La Banque des États de l’Afrique Centrale (BEAC) a décidé de desserrer l’étau monétaire. Réuni le 29 juin 2026, son Comité de politique monétaire a annoncé une baisse de son principal taux directeur, qui passe de 4,75 % à 4,50 %. Cette décision vise à faciliter l’accès au crédit et à soutenir la reprise économique dans les six pays de la Communauté économique et monétaire de l’Afrique centrale (CEMAC).
Ces derniers mois, les conditions de financement étaient devenues particulièrement difficiles. Les taux d’intérêt appliqués par les banques commerciales sont restés élevés, atteignant en moyenne 17 % pour les particuliers et 11 % pour les petites et moyennes entreprises au premier trimestre 2026. Cette situation a freiné la demande de crédit, avec une baisse estimée à près de 20 % des nouveaux prêts accordés.
Évolution des taux bancaires CEMAC premier trimestre 2026
En abaissant son taux directeur, la BEAC souhaite inciter les banques à réduire à leur tour le coût des emprunts. L’objectif est de permettre aux ménages de financer plus facilement leurs projets et d’encourager les entreprises à investir, recruter et développer leurs activités. Si les banques répercutent effectivement cette baisse sur leurs clients, le crédit pourrait devenir plus accessible dans l’ensemble de la sous-région.
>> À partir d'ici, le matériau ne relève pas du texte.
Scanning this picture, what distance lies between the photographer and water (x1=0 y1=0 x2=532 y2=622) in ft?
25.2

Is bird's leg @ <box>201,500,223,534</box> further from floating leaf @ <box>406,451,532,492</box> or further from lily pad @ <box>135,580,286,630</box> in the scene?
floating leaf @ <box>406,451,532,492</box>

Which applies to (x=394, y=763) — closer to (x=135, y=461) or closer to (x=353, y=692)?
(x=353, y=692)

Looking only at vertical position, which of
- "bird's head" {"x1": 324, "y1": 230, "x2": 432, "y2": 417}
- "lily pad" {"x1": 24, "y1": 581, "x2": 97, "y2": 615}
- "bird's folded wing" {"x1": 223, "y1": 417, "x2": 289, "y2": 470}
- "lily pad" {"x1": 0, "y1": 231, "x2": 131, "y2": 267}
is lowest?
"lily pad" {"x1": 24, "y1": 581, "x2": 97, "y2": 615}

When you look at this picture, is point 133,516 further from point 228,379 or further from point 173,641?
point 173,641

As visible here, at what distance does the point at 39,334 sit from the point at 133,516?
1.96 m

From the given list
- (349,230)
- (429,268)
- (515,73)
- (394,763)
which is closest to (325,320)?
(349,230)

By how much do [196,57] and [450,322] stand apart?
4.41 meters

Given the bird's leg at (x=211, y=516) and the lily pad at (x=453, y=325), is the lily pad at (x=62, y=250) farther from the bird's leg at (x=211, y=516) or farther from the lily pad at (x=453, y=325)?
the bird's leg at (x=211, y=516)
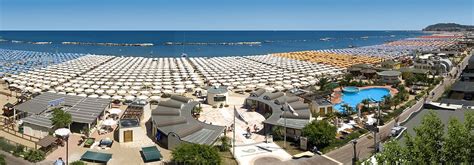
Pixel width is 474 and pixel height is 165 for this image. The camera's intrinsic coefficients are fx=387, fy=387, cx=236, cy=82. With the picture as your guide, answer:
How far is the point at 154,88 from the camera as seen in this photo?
43500 mm

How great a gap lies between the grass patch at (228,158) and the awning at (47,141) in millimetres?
10820

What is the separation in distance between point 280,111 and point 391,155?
17.5m

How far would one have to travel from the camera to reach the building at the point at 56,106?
Answer: 27281 millimetres

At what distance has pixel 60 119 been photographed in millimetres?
26625

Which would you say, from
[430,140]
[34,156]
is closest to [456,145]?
[430,140]

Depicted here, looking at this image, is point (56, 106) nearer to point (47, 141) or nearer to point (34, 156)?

Une situation particulière au Tchad
Au Tchad, toutefois, les effets de cette décision pourraient être plus limités. Le pays connaît actuellement une période de déflation, c’est-à-dire une baisse générale des prix. En avril 2026, l’indice des prix à la consommation affichait un recul de 2,8 % sur un an.
À première vue, une baisse des prix peut sembler favorable aux consommateurs. Mais lorsqu’elle s’installe dans la durée, elle peut ralentir l’activité économique. Les ménages reportent certains achats en espérant des prix encore plus bas, tandis que les entreprises hésitent à investir face à une demande qui reste faible.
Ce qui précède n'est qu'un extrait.